R.1.6.2 États-Unis — Tuyaux de canalisation, paragraphe 198
(WT/DS202/AB/R)

… nous ne préjugeons pas de la question de savoir si l’article 2:2 de l’Accord sur les sauvegardes permet à un Membre d’exclure du champ d’application d’une mesure de sauvegarde les importations originaires des États membres d’une zone de libre-échange. Il n’est pas nécessaire que nous nous prononcions et, par conséquent, nous ne nous prononçons pas sur la question de savoir si l’article XXIV du GATT de 1994 permet de soustraire à une mesure des importations originaires d’un partenaire d’une zone de libre-échange, en dérogation à l’article 2:2 de l’Accord sur les sauvegardes.
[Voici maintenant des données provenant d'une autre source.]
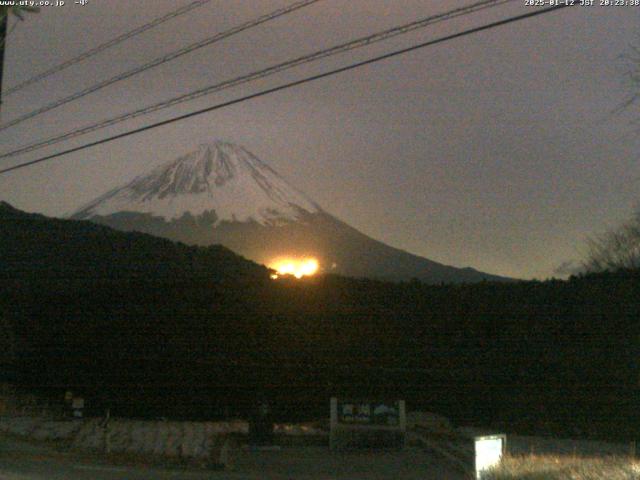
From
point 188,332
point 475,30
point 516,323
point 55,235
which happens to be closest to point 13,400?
Result: point 188,332

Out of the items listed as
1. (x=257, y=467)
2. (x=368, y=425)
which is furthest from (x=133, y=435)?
(x=368, y=425)

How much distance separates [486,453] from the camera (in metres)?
9.05

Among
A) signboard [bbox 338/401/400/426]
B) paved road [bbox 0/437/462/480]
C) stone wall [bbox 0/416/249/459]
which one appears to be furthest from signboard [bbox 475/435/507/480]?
signboard [bbox 338/401/400/426]

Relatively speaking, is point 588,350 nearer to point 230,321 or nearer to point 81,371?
point 230,321

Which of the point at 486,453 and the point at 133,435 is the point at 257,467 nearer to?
the point at 133,435

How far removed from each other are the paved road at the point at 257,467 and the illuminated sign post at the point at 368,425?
20.4 inches

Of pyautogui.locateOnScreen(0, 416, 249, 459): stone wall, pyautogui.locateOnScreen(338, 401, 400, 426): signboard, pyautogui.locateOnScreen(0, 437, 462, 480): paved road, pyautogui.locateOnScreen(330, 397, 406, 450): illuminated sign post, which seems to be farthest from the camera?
pyautogui.locateOnScreen(338, 401, 400, 426): signboard

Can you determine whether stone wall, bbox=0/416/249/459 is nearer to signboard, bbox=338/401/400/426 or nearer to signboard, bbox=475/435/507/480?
signboard, bbox=338/401/400/426

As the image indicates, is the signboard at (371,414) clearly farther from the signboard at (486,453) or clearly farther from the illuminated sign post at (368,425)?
the signboard at (486,453)

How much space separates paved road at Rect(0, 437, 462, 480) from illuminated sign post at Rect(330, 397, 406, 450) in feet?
1.70

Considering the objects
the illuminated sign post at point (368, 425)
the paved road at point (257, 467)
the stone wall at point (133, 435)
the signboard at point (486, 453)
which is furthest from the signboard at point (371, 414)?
the signboard at point (486, 453)

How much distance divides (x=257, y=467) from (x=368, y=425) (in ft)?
12.7

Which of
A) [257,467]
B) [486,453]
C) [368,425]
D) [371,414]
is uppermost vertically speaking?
[371,414]

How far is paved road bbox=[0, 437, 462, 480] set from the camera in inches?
Result: 494
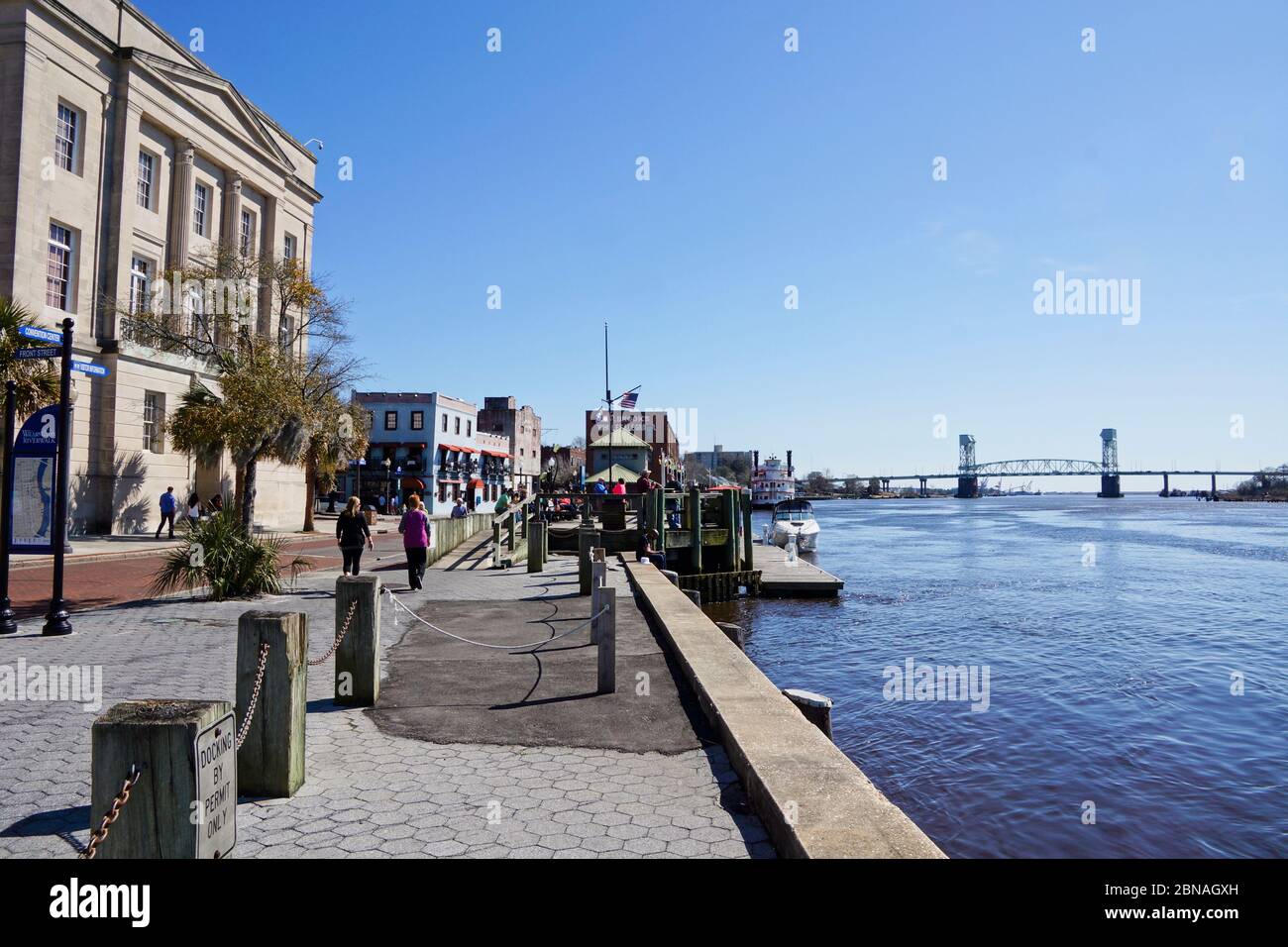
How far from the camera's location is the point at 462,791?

La question de savoir si l’article XXIV du GATT de 1994 sert d’exception à l’article 2:2 de l’Accord sur les sauvegardes ne peut se poser que dans deux seules circonstances. L’une de ces circonstances est lorsque, au cours de l’enquête menée par les autorités compétentes d’un Membre de l’OMC, les importations qui sont exemptées de la mesure de sauvegarde ne sont pas prises en considération aux fins de la détermination de l’existence d’un dommage grave. L’autre est lorsque, dans le cadre de ce genre d’enquête, les importations qui sont exemptées de la mesure de sauvegarde sont prises en considération aux fins de la détermination de l’existence d’un dommage grave et que, par ailleurs, les autorités compétentes établissent explicitement, en fournissant une explication motivée et adéquate, que les importations en provenance de sources extérieures à la zone de libre-échange répondent, à elles seules, aux conditions requises pour appliquer une mesure de sauvegarde, telles qu’elles sont énoncées à l’article 2:1 et précisées à l’article 4:2. …

 


Les textes reproduits ici n’ont pas le statut juridique des documents originaux conservés par le Secrétariat de l’OMC à Genève.